Ella no había tenido hijos, ni falta que le hacían. Tenía cintura, y cara
de búho, eso sí, pero cintura, una figura preciosa, le sobraba nariz, le
faltaba barbilla y esa dulzura bobalicona y pacífica de las buenas
personas, pero cintura tenía un montón. Ella nunca había sido una buena
persona, ni falta que le hacía, pero para haber sido tan mala, tampoco
había tenido mucha suerte.
El capitán Salazar, alto, guapo, gordo y
divertido para los demás, nunca la entendió. A él sólo le importaba comer,
quedar con sus amigos y volver a casa a las tantas, harto de copas y
muerto de risa. Le gustaba la gente, los perros, los caballos y, los niños
y la fotografía. Qué imbécil. Le gustaban otras mujeres también, mujeres
gordas de brazos redondos y jamones en lugar de muslos, que hinchaban el
pecho como las gallinas y movían el culo como los pavos reales. Se le iban
los ojos detrás de ellas cuando no podía ir él entero, a bufar y resoplar,
a embestir como un animal, que es lo que era. Qué imbécil.

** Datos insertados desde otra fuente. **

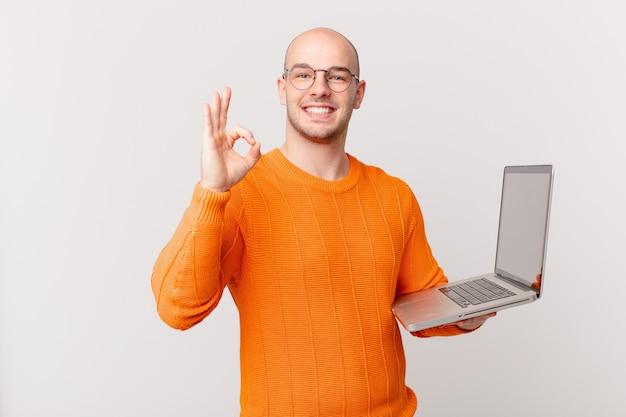 Лысый мужчина с компьютером чувствует себя счастливым, расслабленным и довольным, демонстрирует одобрение жестом ок, улыбается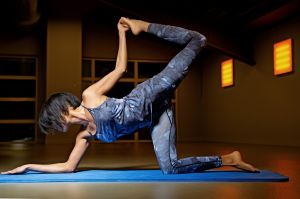 Beautiful brunette woman in yoga position at gym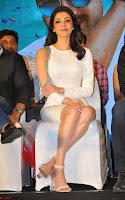 Beautiful Smiling Kajal Aggarwal in Creamy White Gown at MLA Telugu Movie Success Meet ~ .com Exclusive Pics 018.jpg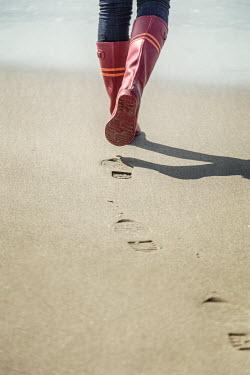 Evelina Kremsdorf WOMAN IN WELLINGTONS WALKING ON BEACH Women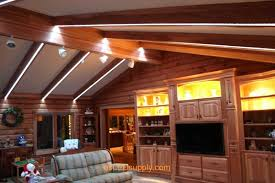 livingroom with rgb flexible led strips running along the beams for lighting and color chaning effects cabin lighting ideas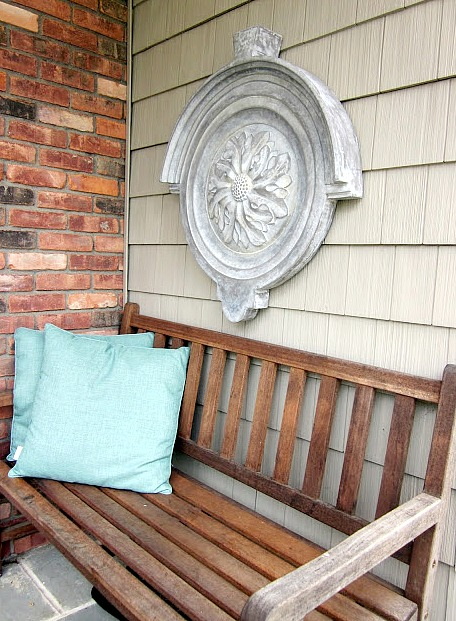 Teak bench with wall hanging and pillows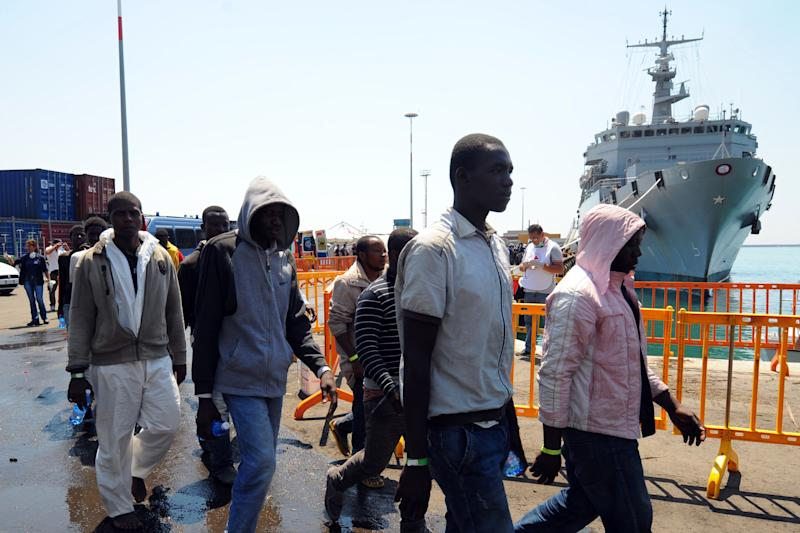 """Migrants disembark from Italian military ship """"Etna"""" on July 19, 2014 in the port of Salerno, southern Italy, following a rescue operation (AFP Photo/Mario Laporta)"""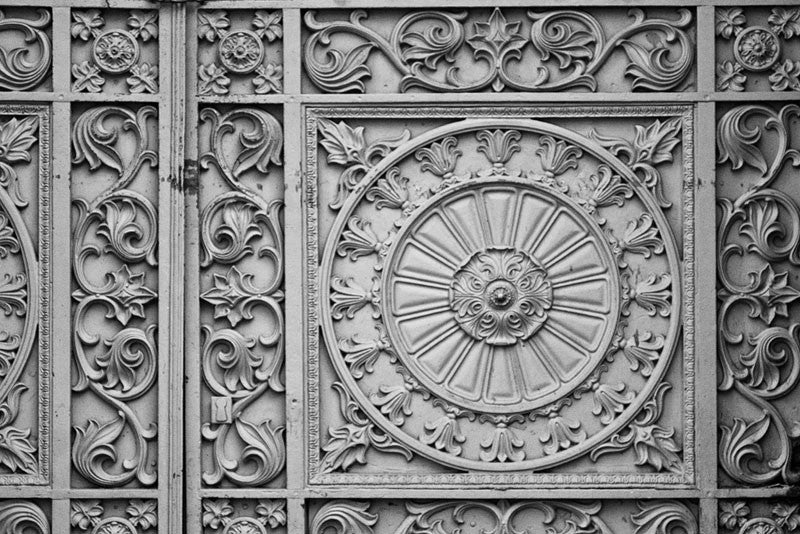 Black and white architectural detail photograph of beautiful, decorative metalwork flourishes in the French Quarter of New Orleans.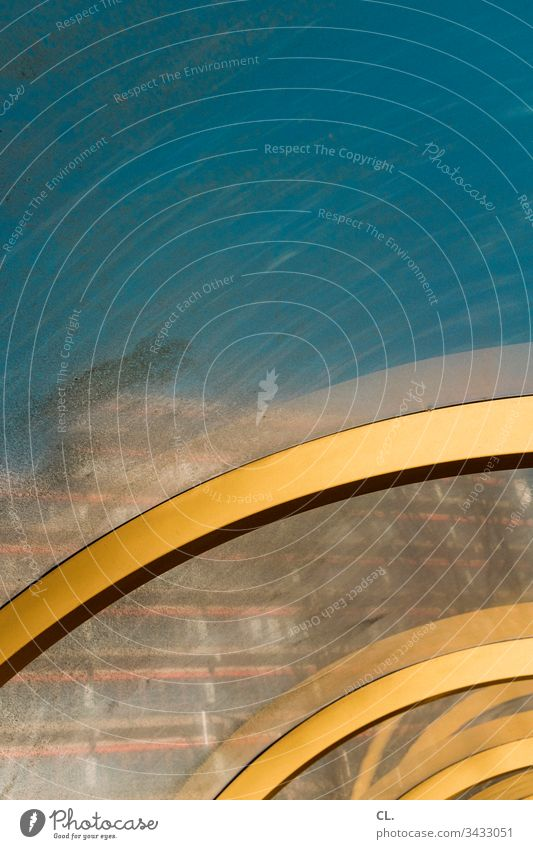 at the bus stop Abstract Swing Sky Bus stop Dirty Building Yellow Arch Slice High-rise Round Architecture Geometry Detail Structures and shapes Deserted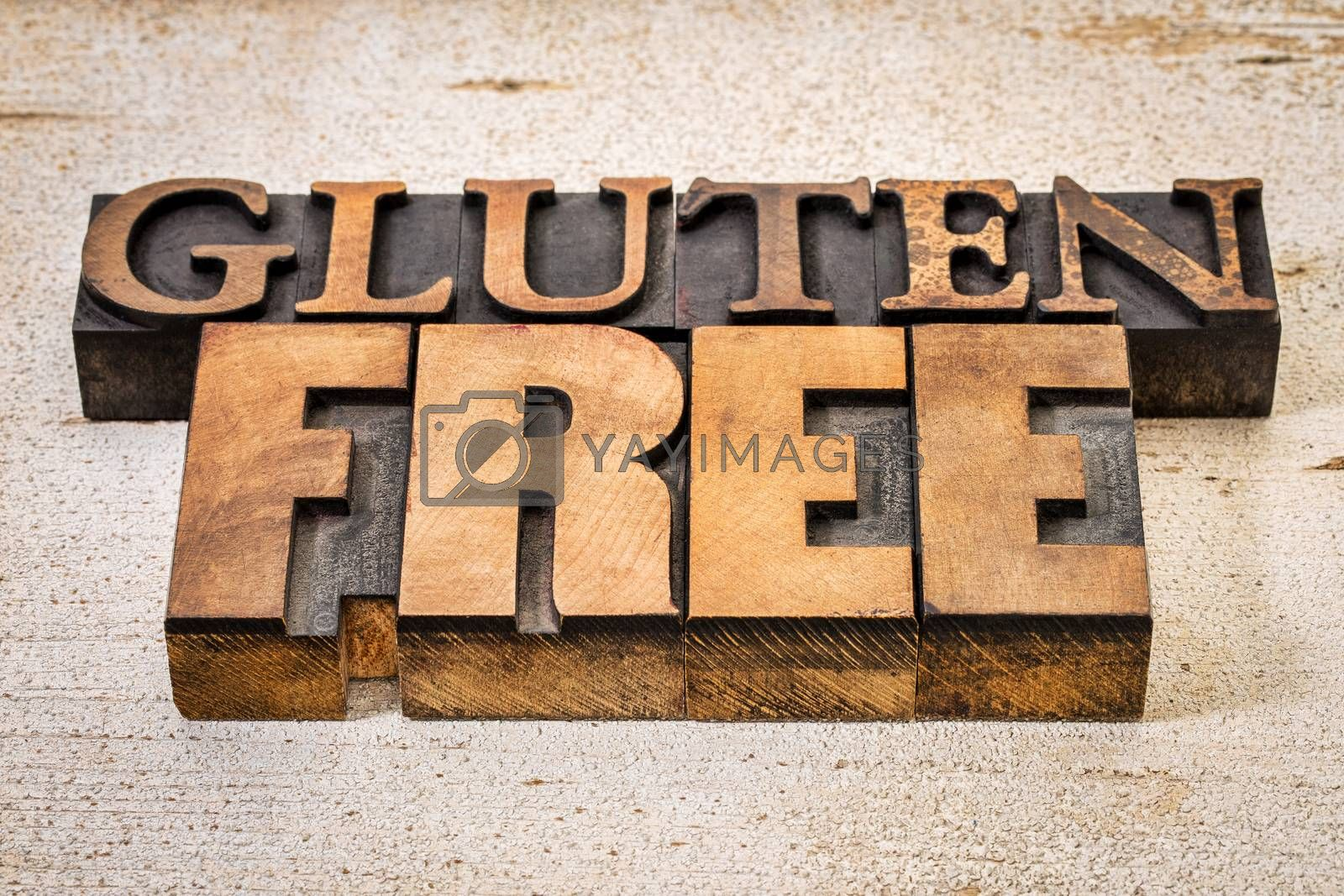 gluten free text in vintage letterpress wood type against white painted rustic barn wood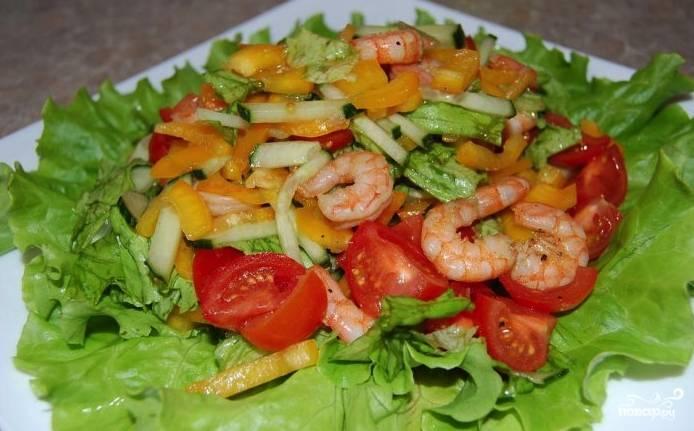 Поверх салатных листьев на тарелку положите остальные овощи. На овощи выложите креветки. Приготовьте заливку, смешав соевый соус и оливковое масло. Сбрызните заливкой салат — и он готов.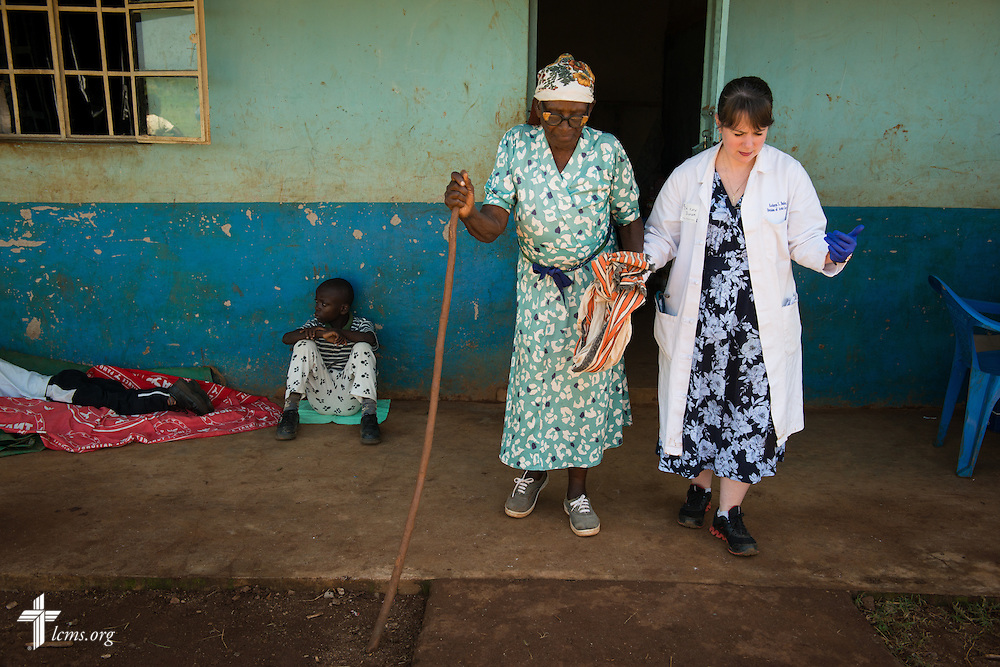 Dr. Katie Butler, a critical care surgeon from Boxford, Mass., attending Our Savior Lutheran Church in Topsfield, Mass., assists an elderly woman during the Mercy Medical Team clinic Tuesday, June 10, 2014, at the Luanda Doho Primary School in Kakmega County, Kenya. LCMS Communications/Erik M. Lunsford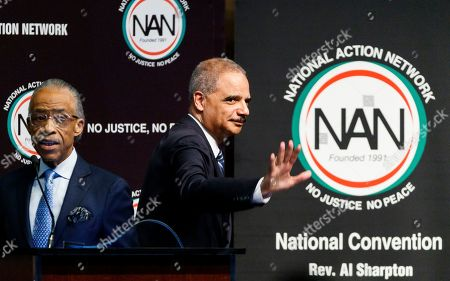 Former US Attorney General Eric Holder (R) acknowledges the crowd after addressing the National Action Network's annual national convention in New York, New York, USA, 03 April 2019. NAN's annual convention, which was founded by Rev. Al Sharpton (L), is a regular stop for politicians and this year is drawing many who have already entered the race to be the next Democratic presidential nominee.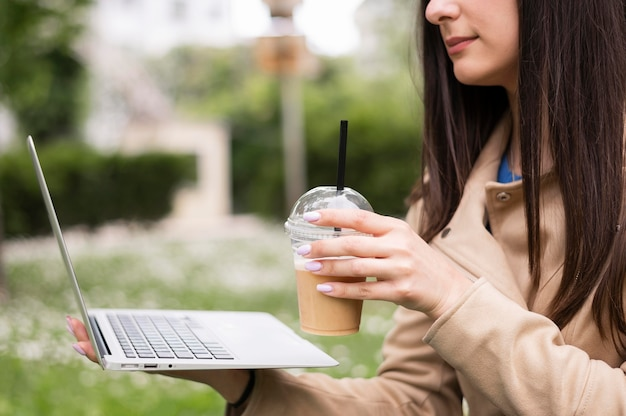 Woman outdoors working on laptop while having a drink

Era un hombre sin más ambiciones que comer, beber, tener amigos, disfrutar
de las mujeres y divertirse. Estaba muy equivocado. Ella intentó
explicárselo, empujarle hacia delante por su propio bien, pero él nunca
quiso escucharla. No la entendía. “Yo lo que quiero
es dormir tranquilo por las noches”; le decía. “¿Y
qué?”, replicaba ella, “¿Es que no duermo
tranquila yo?”. “Sí”; aceptaba él, “tú
sí, pero no sé cómo puedes…”. Así fueron pasando todos los trenes.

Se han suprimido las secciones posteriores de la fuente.